On January 13, 1996, 9-year-old Amber Hagerman was riding her bicycle in Arlington, Texas, when a neighbor heard her scream. The neighbor saw a man pull Amber off her bike, throw her into the front seat of his pickup truck, and drive away at a high rate of speed. The neighbor called police and provided a description of the suspect and his vehicle. Arlington Police and the FBI interviewed other neighbors and searched for the suspect and vehicle. Local radio and television stations covered the story in their regular newscasts. Four days later Amber’s body was found in a drainage ditch four miles away. Her kidnapping and murder still remain unsolved.

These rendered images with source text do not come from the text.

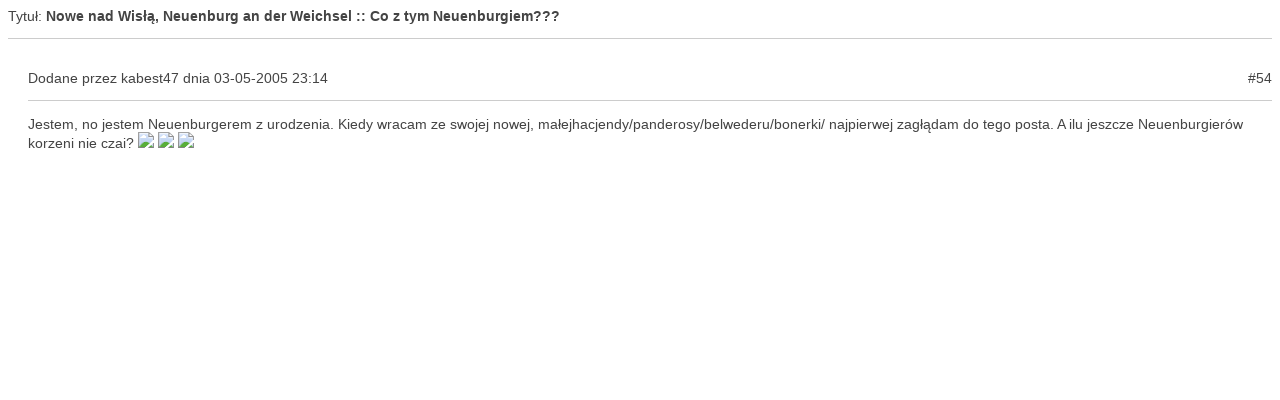

--- FILE ---
content_type: text/html
request_url: http://miasto-nowe.com/print.php?type=F&thread=182&post=4504&nr=54
body_size: 1027
content:
<!DOCTYPE html PUBLIC '-//W3C//DTD XHTML 1.0 Transitional//EN' 'http://www.w3.org/TR/xhtml1/DTD/xhtml1-transitional.dtd'>
<html xmlns='http://www.w3.org/1999/xhtml' xml:lang='pl' lang='pl'>
<head>
<title>Nowe nad Wisłą, Neuenburg an der Weichsel</title>
<meta http-equiv='Content-Type' content='text/html; charset=iso-8859-2' />
<meta name='description' content='Nowe nad Wisłą, Neuenburg an der Weichsel, artykuły o historii miasta, stare fotografie, forum dyskusyjne, stare mapy.' />
<meta name='keywords' content='Nowe, Nad, Wisłą, Neuenburg, Weichsel,' />
<style type='text/css'>
	* { background: transparent !important; color: #444 !important; text-shadow: none; }
	body { font-family:Verdana,Tahoma,Arial,Sans-Serif;font-size:14px; }
	hr { display:block; height:1px; border:0; border-top:1px solid #ccc; margin:1em 0; padding:0; }
	.small { font-family:Verdana,Tahoma,Arial,Sans-Serif;font-size:12px; }
	.small2 { font-family:Verdana,Tahoma,Arial,Sans-Serif;font-size:12px;color:#666; }
	a, a:visited { color: #444 !important; text-decoration: underline; }
	a:after { content: ' (' attr(href) ')'; }
	abbr:after { content: ' (' attr(title) ')'; }
	pre, blockquote { border: 1px solid #999; page-break-inside: avoid; }
	img { page-break-inside: avoid; }
	@page { margin: 0.5cm; }
	p, h2, h3 { orphans: 3; widows: 3; }
	h2, h3 { page-break-after: avoid; }
</style>
</head>
<body>
Tytuł: <strong>Nowe nad Wisłą, Neuenburg an der Weichsel :: Co z tym Neuenburgiem???</strong><hr /><br />
<div style='margin-left:20px'>
<div style='float:left'>Dodane przez kabest47 dnia 03-05-2005 23:14</div><div style='float:right'>#54</div><div style='float:none;clear:both'></div><hr />
Jestem, no jestem Neuenburgerem z urodzenia. Kiedy wracam ze swojej nowej, małejhacjendy/panderosy/belwederu/bonerki/ najpierwej zagłądam do tego posta. A ilu jeszcze  Neuenburgierów korzeni nie czai? <IMG SRC="images/forum/smilies/icon_confused.gif">  <IMG SRC="images/forum/smilies/icon_confused.gif">  <IMG SRC="images/forum/smilies/icon_confused.gif"> </div>
<br />
</body>
</html>
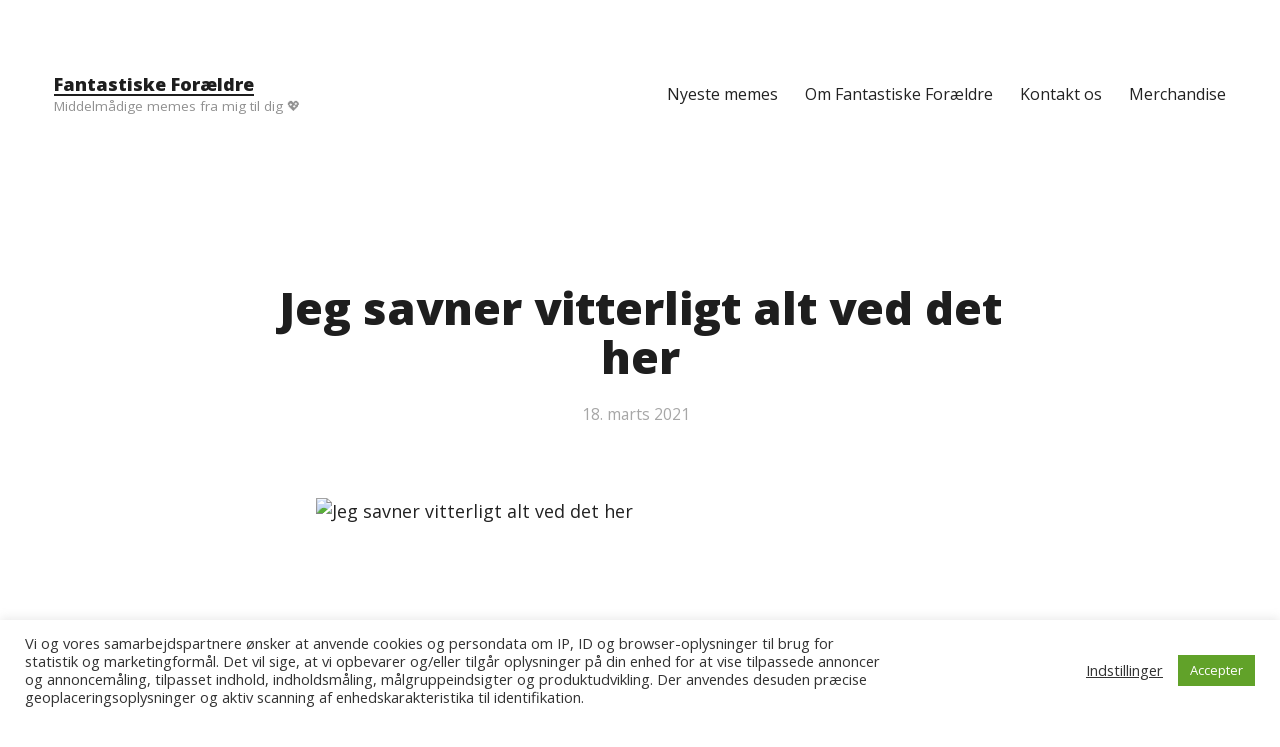

--- FILE ---
content_type: text/html; charset=utf-8
request_url: https://www.google.com/recaptcha/api2/aframe
body_size: 267
content:
<!DOCTYPE HTML><html><head><meta http-equiv="content-type" content="text/html; charset=UTF-8"></head><body><script nonce="_zmVWkMo_m6EtG4sLCtmTw">/** Anti-fraud and anti-abuse applications only. See google.com/recaptcha */ try{var clients={'sodar':'https://pagead2.googlesyndication.com/pagead/sodar?'};window.addEventListener("message",function(a){try{if(a.source===window.parent){var b=JSON.parse(a.data);var c=clients[b['id']];if(c){var d=document.createElement('img');d.src=c+b['params']+'&rc='+(localStorage.getItem("rc::a")?sessionStorage.getItem("rc::b"):"");window.document.body.appendChild(d);sessionStorage.setItem("rc::e",parseInt(sessionStorage.getItem("rc::e")||0)+1);localStorage.setItem("rc::h",'1769601925521');}}}catch(b){}});window.parent.postMessage("_grecaptcha_ready", "*");}catch(b){}</script></body></html>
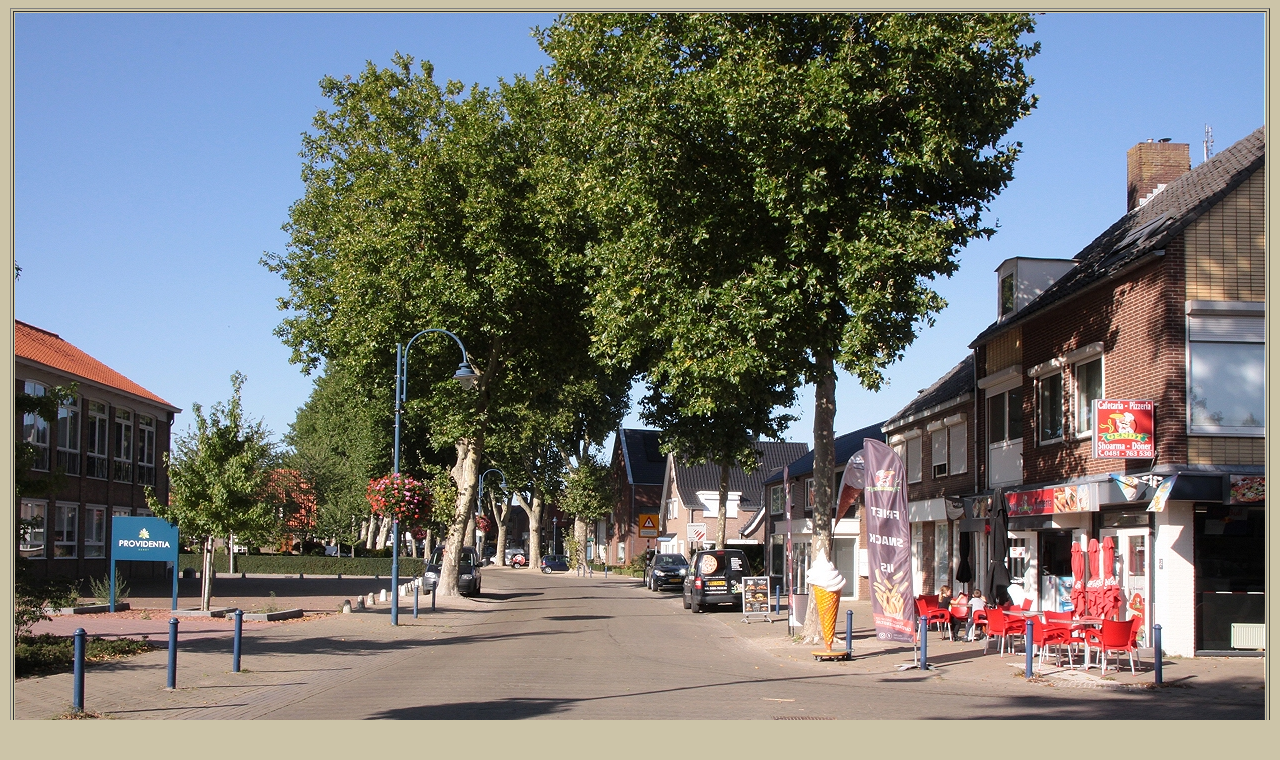

--- FILE ---
content_type: text/html
request_url: https://happytown.nl/Provincie-Gelderland/Gendt/gendt-3.htm
body_size: 287
content:
<html>

<head>
<meta http-equiv="Content-Type" content="text/html; charset=windows-1252">
<title>Gendt Dorpsstraat.</title>
<meta name="GENERATOR" content="Microsoft FrontPage 4.0">
<meta name="ProgId" content="FrontPage.Editor.Document">
<meta name="Microsoft Border" content="none, default">
</head>

<body bgcolor="#CCC4A8">

<div align="center">
  <center>
  <table border="1" width="862">
    <tr>
      <td width="852">
        <p align="center"><img border="0" src="Gendt-3A-G.jpg" width="1250" height="832"></p>
      </td>
    </tr>
  </table>
  </center>
</div>

<p align="center"><font size="3" face="Arial" color="#000000">Gendt Dorpsstraat.</font></p>

</body>

</html>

Arkansas uses the Morgan Nick Amber Alert System. It is named for 6-year-old Morgan Nick who was abducted from a little league ball game by an unidentified man at 10:45 p.m. on June 9, 1995 in Alma, Arkansas

Georgia has the Levi’s Call in memory of Levi Frady.

On October 22, 1997, after a day of playing with his friends, 11-year old Levi Frady headed toward his rural Forsyth County home. It was getting dark but his house was less than a mile away, and he and his trusty bike had made the trip dozens of times. Tragically, on this evening, Levi would not make it home. He was abducted, driven to a neighboring county, and brutally murdered. The next day, his body was found in a wooded area. Law enforcement are still searching for his killer(s).

It also has Mattie’s Call

Established by the Georgia General Assembly in 2006, Mattie’s Call is an emergency missing alert for disabled or elderly persons. The alert is an investigative tool that can only be activated by a local law enforcement agency.

Kimberly’s Call

Kimberly’s Call, established by legislation in 2006, is an emergency alert issued by local law enforcement when violent criminals are at large and may be of serious threat to the public.

Hawaii has the Maile Amber Alert

MAILE AMBER is an acronym for Minor Abducted in Life-threatening Emergency and America’s Missing Broadcast Emergency Response. It is named in memory of 6-year-old Maile Gilbertof Kailua and 9-year-old Amber Hagerman of Arlington, Texas.